Vu de ce côté de l'Atlantique, on mesure mal ce que représente Lance Armstrong aux Etats-Unis. Il est beaucoup plus qu'un sportif, qu'un champion ou même qu'une star. Il est un héros, comme l'Amérique aime les forger et les célébrer. Alors, quand on vient lui expliquer, à cette Amérique, que son héros est un tricheur, elle a un peu de mal à avaler son petit déjeuner. Armstrong n'est pas le premier champion important aux Etats-Unis impliqué dans un scandale, qu'il soit lié au dopage ou non. Mais il tient réellement une place spéciale dans son pays et dans le coeur du public.
Avant Armstrong, le cyclisme n'était rien aux Etats-Unis. Ou presque. Malgré les trois Tours remporté par Greg LeMond entre 1986 et 1990, cette discipline était avant tout perçue comme un loisir. Puis Armstrong est arrivé. Et il a tout changé. Par ses performances, bien sûr, mais plus encore parce qu'il était un "survivant du cancer", comme il se définit lui-même. Il a donc doublement forcé l'admiration de ses concitoyens. Parce qu'il gagnait, tout le temps. Comme doit le faire un Américain. Et parce qu'il avait souffert dans sa chair, comme beaucoup d'autres. C'est cette double facette du personnage, à la fois inaccessible par ses performances et proche de tous par la souffrance endurée (qui dans sa famille n'a pas eu quelqu'un touché par le cancer?) qui rendait Armstrong si particulier.
Livestrong a protégé Armstrong
A travers sa fondation, Livestrong, Armstrong a soulevé des fonds très importants. Environ 500 millions de dollars. Qu'on le veuille ou non, il a été une source d'inspiration pour beaucoup de malades du cancer. Armstrong, c'est une icone. En 2000, son autobiographie s'appelait "It's not about the bike", plaçant dès le début de son règne son parcours d'homme au-delà de sa trajectoire de champion. Tout sauf anodin. D'une certaine manière, Livestrong a fini par protéger Armstrong. Ce n'est sans doute pas un hasard si Nike, vendredi, a réaffirmé son soutien à L.A. Motif? Son rôle dans la lutte contre le cancer. "Nike a l'intention de continuer à soutenir Lance et la Fondation Lance Armstrong, une fondation que Lance a créée pour aider les survivants du cancer", a fait savoir la firme à la virgule dans un communiqué. Si Nike agit ainsi, c'est autant par intérêt que par conviction. L'entreprise sait que le grand public, aux Etats-Unis, n'est pas prêt à supporter la déchéance de son idole.
Il suffit de faire un tour sur les différents médias américains ce vendredi pour prendre le pouls de l'opinion. Les sondages le montrent, ceux qui soutiennent Armstrong, malgré tout, sont bien plus nombreux que ceux qui sont prêts à la condamner. L'immense majorité des commentaires sur les sites internet lui sont favorables. Et parmi les grands médias américains, le raisonnement est à peu près le même. Y compris chez ceux qui le croient coupable de dopage. "Je suis absolument convaincu qu'il s'est dopé mais je suis aussi convaincu qu'il est victime d'une chasse aux sorcières", note ainsi Peter Flax sur CBS. Michael Rosenberg, éditorialiste à Sports Illustrated, dit à peu près la même chose. Oui, Armstrong s'est probablement dopé, mais l'Usada a cherché à régler des comptes. "Si c'était un cas de divorce et si j'étais le juge, écrit-il au sujet du bras de fer entre Armstrong et l'agence antidopage américaine, je donnerais tout l'argent au chien."

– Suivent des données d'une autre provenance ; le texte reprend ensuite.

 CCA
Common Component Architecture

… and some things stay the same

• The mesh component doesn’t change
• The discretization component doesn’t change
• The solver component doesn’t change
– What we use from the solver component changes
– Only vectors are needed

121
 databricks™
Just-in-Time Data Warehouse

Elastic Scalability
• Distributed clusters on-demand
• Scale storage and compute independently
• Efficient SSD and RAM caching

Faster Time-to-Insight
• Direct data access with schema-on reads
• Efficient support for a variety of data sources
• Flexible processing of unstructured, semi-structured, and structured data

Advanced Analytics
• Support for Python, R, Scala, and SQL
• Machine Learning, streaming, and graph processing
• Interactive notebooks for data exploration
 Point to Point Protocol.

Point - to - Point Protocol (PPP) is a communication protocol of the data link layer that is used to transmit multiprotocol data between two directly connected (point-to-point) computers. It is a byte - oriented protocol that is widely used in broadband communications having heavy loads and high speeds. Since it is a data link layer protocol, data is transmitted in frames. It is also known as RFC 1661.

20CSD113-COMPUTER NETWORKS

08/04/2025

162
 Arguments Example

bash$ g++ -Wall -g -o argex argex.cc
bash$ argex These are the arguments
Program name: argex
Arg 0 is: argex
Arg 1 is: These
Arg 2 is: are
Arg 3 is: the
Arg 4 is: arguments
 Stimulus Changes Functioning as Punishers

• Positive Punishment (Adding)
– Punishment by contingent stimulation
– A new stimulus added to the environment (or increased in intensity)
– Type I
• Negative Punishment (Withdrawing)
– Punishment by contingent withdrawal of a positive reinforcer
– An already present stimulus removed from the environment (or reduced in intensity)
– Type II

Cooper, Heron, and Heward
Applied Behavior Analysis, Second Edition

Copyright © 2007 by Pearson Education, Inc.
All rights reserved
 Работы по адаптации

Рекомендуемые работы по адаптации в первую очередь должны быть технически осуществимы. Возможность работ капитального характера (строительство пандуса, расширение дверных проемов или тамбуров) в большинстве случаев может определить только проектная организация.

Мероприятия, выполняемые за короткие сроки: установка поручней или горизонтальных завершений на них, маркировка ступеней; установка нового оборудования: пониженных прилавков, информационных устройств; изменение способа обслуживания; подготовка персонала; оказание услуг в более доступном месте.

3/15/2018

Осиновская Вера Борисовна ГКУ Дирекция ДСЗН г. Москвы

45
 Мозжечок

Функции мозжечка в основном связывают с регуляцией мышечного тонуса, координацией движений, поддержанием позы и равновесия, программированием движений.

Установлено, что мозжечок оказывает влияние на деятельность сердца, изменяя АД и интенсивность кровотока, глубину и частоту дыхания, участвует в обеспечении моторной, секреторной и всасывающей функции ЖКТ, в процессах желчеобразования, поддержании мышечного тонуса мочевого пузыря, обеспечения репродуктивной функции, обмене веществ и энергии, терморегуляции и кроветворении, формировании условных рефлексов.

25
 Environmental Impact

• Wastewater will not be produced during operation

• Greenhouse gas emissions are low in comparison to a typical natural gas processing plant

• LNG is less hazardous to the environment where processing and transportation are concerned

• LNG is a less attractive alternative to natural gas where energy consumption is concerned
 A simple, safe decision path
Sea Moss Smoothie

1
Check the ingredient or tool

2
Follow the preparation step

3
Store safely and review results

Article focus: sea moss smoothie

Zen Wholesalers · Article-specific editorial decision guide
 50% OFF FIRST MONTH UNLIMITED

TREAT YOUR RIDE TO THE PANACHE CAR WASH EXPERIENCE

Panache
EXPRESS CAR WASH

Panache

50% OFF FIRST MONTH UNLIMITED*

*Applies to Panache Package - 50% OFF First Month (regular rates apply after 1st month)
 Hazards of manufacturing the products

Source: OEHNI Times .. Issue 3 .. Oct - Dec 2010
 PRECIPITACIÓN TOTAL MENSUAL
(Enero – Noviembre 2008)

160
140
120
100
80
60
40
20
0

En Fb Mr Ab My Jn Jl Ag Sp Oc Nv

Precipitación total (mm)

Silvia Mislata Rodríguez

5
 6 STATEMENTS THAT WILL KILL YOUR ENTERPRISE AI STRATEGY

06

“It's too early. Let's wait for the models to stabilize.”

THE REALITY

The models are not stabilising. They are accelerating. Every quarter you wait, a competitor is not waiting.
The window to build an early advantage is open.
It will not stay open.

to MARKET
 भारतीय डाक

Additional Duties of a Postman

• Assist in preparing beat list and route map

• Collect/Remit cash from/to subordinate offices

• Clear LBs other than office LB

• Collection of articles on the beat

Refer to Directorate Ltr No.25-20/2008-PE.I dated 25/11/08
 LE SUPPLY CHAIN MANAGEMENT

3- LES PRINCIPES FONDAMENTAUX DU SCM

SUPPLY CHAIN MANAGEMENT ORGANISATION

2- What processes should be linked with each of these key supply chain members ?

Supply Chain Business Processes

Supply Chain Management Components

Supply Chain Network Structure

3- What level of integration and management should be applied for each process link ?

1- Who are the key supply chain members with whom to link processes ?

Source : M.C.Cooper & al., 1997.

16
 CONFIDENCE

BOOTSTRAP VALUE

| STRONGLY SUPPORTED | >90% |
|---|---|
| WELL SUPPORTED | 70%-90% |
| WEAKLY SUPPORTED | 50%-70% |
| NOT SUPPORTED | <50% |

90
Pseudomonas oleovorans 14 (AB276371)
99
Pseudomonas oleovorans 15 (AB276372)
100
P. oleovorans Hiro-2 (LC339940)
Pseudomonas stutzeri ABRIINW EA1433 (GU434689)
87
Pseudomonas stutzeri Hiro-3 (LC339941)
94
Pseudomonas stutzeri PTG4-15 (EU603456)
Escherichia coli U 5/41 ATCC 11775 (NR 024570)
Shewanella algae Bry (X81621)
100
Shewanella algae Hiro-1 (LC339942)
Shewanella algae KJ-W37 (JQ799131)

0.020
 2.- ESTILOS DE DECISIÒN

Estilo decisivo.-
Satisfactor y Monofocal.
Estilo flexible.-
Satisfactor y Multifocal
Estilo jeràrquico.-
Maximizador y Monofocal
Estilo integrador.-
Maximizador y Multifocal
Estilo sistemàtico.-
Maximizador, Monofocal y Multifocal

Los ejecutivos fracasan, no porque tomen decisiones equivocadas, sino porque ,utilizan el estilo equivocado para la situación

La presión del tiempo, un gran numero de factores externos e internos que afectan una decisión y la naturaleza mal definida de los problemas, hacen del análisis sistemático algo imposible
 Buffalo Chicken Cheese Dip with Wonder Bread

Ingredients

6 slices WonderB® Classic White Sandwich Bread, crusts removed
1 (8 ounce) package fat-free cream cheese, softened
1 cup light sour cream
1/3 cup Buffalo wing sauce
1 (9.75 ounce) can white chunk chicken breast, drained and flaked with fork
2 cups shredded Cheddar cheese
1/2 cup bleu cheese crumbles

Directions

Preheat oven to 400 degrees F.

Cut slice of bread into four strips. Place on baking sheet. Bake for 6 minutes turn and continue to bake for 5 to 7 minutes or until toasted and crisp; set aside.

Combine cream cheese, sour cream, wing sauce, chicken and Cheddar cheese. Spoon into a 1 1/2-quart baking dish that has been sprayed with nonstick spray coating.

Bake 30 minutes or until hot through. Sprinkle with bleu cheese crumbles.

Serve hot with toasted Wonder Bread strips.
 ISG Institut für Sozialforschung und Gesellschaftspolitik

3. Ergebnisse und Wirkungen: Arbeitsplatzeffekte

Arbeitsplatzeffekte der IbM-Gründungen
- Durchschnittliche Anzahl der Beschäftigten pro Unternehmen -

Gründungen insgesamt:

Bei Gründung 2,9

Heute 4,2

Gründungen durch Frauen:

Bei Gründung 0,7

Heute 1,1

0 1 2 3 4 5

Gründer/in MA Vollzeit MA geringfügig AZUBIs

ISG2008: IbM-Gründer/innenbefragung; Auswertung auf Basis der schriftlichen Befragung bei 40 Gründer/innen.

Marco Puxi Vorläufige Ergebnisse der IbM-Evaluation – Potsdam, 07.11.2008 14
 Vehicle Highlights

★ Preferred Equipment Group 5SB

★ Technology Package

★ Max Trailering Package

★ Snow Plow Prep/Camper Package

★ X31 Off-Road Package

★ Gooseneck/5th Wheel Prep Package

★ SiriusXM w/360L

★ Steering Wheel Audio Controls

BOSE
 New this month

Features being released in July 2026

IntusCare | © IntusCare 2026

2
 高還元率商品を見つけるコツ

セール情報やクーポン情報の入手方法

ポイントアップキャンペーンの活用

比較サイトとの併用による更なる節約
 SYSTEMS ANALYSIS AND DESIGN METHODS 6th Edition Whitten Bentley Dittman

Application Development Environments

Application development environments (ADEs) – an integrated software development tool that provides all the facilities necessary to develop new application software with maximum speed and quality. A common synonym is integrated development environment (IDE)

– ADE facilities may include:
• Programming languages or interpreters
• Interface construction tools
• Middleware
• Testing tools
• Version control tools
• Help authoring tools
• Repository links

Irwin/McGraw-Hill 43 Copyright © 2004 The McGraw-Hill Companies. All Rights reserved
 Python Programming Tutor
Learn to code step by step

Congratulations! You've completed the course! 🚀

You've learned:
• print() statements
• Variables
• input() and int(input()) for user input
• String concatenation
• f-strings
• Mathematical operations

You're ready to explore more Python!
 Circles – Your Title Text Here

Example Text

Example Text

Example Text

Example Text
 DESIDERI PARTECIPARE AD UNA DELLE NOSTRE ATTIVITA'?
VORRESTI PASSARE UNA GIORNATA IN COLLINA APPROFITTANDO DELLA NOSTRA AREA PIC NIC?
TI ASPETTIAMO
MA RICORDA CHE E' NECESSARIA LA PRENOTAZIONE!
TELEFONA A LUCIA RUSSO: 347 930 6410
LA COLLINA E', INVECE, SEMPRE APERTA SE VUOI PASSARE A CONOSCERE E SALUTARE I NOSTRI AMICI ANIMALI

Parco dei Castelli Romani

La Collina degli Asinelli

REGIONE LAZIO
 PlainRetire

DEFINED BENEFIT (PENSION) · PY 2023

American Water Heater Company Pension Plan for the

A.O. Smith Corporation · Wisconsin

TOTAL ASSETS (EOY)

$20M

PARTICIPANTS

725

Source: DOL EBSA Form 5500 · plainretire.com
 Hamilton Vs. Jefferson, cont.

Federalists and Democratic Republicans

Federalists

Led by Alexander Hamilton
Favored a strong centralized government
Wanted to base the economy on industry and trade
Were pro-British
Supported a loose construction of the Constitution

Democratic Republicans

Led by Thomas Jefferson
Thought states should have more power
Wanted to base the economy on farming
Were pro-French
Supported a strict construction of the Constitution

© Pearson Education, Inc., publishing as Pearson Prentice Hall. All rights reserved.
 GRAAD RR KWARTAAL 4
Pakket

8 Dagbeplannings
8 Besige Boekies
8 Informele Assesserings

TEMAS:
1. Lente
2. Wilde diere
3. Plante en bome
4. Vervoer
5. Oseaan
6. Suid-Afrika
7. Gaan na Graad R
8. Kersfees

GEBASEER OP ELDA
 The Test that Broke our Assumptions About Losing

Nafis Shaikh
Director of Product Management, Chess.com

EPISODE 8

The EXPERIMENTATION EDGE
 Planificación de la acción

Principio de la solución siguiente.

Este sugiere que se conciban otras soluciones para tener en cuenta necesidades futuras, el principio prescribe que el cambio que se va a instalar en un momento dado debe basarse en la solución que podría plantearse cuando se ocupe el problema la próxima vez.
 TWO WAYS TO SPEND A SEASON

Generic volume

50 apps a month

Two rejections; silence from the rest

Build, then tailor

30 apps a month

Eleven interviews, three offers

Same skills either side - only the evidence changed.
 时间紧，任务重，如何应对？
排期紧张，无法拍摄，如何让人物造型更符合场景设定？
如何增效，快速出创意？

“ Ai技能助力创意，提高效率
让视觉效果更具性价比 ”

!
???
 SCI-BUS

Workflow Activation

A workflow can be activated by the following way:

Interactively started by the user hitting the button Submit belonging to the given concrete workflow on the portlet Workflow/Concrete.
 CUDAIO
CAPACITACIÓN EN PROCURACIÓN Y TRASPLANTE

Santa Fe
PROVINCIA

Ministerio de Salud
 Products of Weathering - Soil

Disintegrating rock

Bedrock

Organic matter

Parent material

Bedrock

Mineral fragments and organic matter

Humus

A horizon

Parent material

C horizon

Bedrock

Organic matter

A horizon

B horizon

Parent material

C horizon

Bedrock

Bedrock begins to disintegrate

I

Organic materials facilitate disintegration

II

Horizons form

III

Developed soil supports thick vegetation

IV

Lance Armstrong a écrit dans son communiqué, jeudi soir, qu'il resterait le vainqueur de ces sept Tours, qu'il le savait, que le public et même ses adversaires le savaient. Il table sur ce sentiment. Même si, dans les livres, on lui retire ces titres, le natif d'Austin est convaincu que le public continuera de le considérer comme le vrai vainqueur. Non seulement les derniers évènements n'atteindront que très marginalement sa popularité, mais, via la posture de victime choisie par Armstrong jeudi, elle pourrait même se renforcer. "Je peux me tromper, dit Michael Rosenberg, mais je pense que dans cinq ou dix ans, Armstrong continuera d'être immensément populaire aux Etats-Unis. (...) L'Usada dit qu'il a triché pour gagner des courses cyclistes. Lui dit qu'il essaie de vaincre le cancer. Je pense que beaucoup de gens préfèreront écouter Armstrong."